In the previous post we introduced the SIR model, and argued that a networked model might be more appropriate if one seeks to relax the assumption, that transmission of a pathogen can occur from any individual in the \(I\) compartment, to any individual in the \(S\) compartment (with the compartments viewed as sets of individuals instead of counts), and instead only is possible if there exists an edge, or symmetric relation between the individuals in a network that models the social interactions of a population of size \(N\).

This of course introduces the new assumption, that the network is a useful model of the social interactions (over the duration of the epidemic, in case of a static network, which we will assume the network is).

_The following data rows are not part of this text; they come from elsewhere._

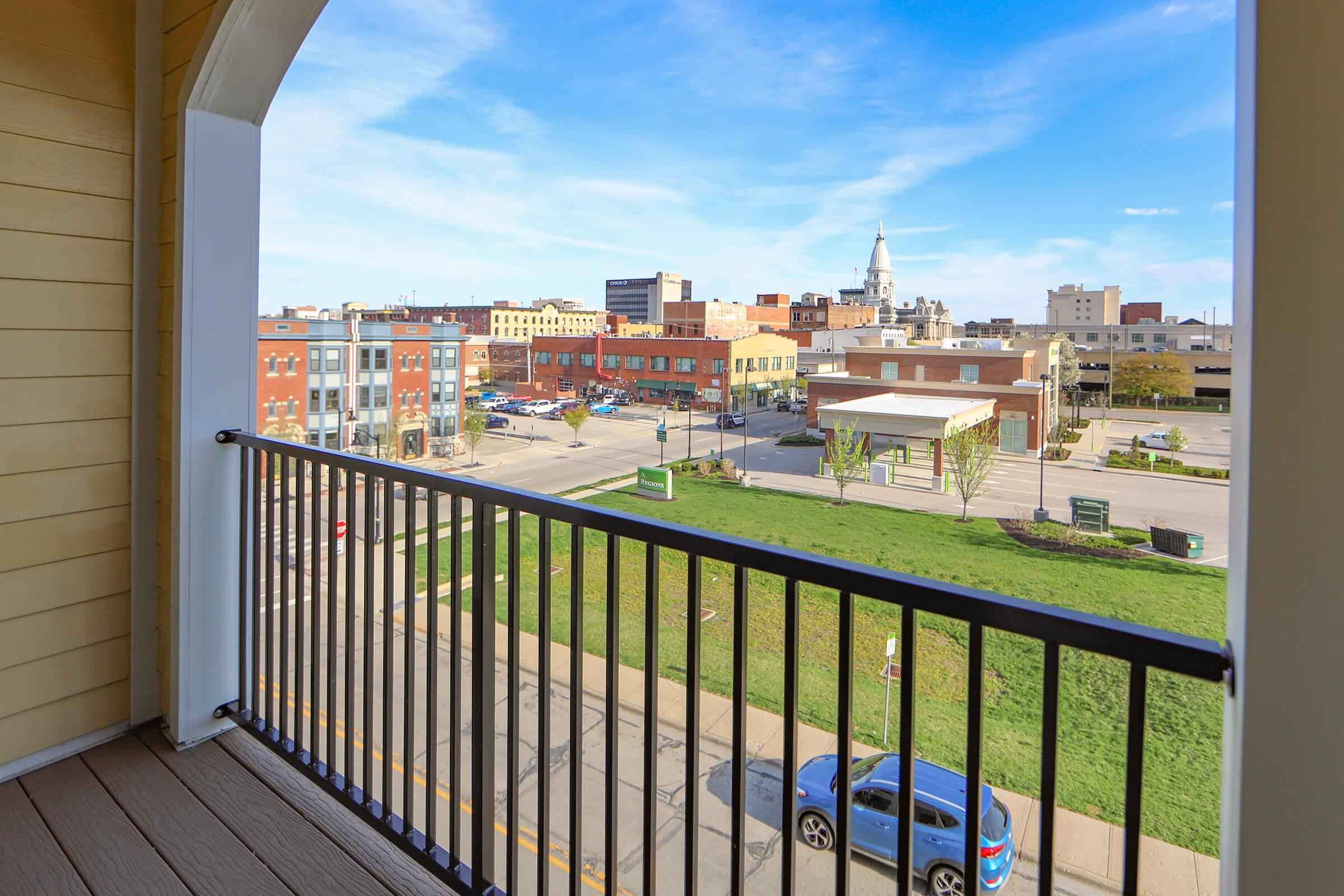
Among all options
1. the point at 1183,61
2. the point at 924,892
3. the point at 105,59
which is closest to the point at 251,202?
the point at 105,59

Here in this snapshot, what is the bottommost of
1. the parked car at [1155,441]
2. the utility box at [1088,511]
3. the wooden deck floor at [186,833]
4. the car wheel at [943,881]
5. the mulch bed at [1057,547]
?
the wooden deck floor at [186,833]

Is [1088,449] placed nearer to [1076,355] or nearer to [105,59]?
[1076,355]

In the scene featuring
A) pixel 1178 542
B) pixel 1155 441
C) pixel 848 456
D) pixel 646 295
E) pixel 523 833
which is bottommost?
pixel 523 833

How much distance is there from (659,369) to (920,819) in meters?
4.88

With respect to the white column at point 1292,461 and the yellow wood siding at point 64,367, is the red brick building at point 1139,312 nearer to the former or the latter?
the white column at point 1292,461

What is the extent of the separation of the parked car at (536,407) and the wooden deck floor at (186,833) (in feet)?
11.8

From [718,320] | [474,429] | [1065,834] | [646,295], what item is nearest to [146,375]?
[1065,834]

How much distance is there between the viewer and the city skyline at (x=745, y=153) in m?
3.74

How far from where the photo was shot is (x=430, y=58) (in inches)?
231

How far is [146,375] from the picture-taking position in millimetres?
1559

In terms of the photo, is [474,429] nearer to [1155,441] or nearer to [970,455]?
[970,455]

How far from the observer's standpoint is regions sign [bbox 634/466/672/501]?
388 cm

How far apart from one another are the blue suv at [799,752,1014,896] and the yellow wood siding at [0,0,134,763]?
1.51m

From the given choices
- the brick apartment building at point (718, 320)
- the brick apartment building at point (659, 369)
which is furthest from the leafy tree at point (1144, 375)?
the brick apartment building at point (718, 320)
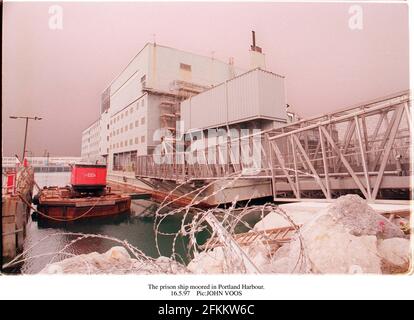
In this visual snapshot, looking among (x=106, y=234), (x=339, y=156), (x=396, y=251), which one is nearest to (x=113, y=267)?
(x=396, y=251)

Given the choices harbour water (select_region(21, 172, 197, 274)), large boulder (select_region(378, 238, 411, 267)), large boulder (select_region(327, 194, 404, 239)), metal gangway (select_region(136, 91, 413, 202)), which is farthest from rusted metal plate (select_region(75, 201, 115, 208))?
large boulder (select_region(378, 238, 411, 267))

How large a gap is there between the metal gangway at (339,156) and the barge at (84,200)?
3078 millimetres

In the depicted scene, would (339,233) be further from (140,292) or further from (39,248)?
(39,248)

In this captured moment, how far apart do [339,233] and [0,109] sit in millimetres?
3608

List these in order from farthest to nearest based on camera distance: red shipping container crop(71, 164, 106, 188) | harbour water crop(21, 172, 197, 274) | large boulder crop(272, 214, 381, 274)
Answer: red shipping container crop(71, 164, 106, 188), harbour water crop(21, 172, 197, 274), large boulder crop(272, 214, 381, 274)

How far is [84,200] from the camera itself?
24.3ft

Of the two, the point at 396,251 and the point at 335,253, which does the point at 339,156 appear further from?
the point at 335,253

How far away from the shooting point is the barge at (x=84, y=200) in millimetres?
7250

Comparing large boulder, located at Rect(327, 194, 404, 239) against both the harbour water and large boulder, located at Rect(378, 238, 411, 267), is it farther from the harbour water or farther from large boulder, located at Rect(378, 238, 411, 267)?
the harbour water

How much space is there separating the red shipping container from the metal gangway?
319 cm

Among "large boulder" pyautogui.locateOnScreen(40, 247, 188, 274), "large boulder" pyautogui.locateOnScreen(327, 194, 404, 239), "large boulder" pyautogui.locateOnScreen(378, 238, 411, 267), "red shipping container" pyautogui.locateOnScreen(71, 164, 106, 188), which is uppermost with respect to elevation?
"red shipping container" pyautogui.locateOnScreen(71, 164, 106, 188)

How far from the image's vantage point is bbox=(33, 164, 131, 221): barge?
23.8 feet

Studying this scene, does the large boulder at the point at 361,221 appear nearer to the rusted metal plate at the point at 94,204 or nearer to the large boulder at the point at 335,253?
the large boulder at the point at 335,253

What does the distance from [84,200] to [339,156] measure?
7.94m
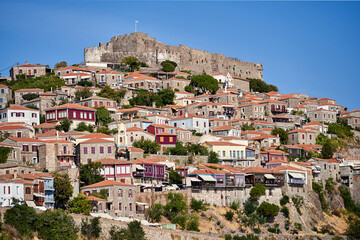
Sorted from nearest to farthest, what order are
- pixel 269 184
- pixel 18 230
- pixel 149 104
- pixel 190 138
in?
pixel 18 230 → pixel 269 184 → pixel 190 138 → pixel 149 104

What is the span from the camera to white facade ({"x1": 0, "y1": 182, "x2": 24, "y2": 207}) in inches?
1912

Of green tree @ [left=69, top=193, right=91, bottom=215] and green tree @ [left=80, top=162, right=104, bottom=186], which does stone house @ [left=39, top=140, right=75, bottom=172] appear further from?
green tree @ [left=69, top=193, right=91, bottom=215]

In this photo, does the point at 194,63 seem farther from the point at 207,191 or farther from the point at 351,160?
the point at 207,191

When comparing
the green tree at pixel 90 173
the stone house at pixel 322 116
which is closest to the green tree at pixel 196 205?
the green tree at pixel 90 173

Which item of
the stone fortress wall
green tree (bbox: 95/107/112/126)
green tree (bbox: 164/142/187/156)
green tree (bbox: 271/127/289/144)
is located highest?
the stone fortress wall

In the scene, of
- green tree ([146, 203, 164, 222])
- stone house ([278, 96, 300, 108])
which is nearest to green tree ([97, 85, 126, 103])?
stone house ([278, 96, 300, 108])

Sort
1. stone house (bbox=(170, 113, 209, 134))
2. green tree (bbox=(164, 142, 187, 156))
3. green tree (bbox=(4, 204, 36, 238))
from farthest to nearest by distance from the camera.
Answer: stone house (bbox=(170, 113, 209, 134)) < green tree (bbox=(164, 142, 187, 156)) < green tree (bbox=(4, 204, 36, 238))

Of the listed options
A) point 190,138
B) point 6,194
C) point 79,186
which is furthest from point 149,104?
point 6,194

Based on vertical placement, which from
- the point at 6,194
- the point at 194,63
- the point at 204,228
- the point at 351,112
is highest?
the point at 194,63

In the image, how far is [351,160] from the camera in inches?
3270

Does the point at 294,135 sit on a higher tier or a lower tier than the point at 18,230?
higher

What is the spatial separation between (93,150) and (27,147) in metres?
7.08

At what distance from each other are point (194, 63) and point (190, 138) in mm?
42565

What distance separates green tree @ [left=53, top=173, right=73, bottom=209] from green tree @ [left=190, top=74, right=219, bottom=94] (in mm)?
48974
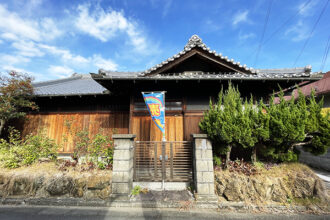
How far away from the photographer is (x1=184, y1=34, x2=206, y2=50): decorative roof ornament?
6230 mm

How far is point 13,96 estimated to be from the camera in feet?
22.1

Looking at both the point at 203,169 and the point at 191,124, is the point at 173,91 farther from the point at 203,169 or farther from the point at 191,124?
the point at 203,169

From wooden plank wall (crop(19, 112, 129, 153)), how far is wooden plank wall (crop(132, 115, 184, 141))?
4.99 ft

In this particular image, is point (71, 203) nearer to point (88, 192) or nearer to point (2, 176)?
point (88, 192)

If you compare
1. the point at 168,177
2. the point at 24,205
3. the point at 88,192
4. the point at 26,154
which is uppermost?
the point at 26,154

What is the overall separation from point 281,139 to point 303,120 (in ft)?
2.70

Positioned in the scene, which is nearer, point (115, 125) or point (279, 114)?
point (279, 114)

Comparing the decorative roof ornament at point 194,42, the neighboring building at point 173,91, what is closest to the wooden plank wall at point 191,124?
the neighboring building at point 173,91

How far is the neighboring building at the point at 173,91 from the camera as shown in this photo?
547 cm

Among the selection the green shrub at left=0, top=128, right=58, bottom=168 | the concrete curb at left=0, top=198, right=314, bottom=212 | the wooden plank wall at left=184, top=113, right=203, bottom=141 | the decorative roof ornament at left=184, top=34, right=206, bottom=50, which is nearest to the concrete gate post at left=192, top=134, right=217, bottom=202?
the concrete curb at left=0, top=198, right=314, bottom=212

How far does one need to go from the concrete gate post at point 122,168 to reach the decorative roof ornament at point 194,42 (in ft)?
16.1

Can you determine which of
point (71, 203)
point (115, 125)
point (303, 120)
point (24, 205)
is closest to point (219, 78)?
point (303, 120)

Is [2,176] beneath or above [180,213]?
above

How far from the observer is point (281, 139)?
414 cm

In this post I will show (with R code) how to perform stochastic simulations of a networked SIR model using the Gillespie algorithm [Gillespie, 1977], while representing the network using the igraph package.

Introduction

The networked SIR model is treated in e.g. [Kiss et al., 2017], and assumes that transmission of a pathogen, from an infected to a connected susceptible individual, takes place as a Poisson process with rate \(\hat \beta\) — the per-edge transmission rate, while recovery of an infected individual takes place as a Poisson process with rate \(\gamma\), independent of the network.

So, if a susceptible individual \(s_j \in S, \; j \in \{1,2,\ldots,N\} \) has \(n_j \in \mathbb N,\; 0 \leq n_j \leq N-1\) infected neighbours, then transmission to \(s_j\) takes place as a Poisson process with rate \( \lambda_j = n_j\,\hat \beta\).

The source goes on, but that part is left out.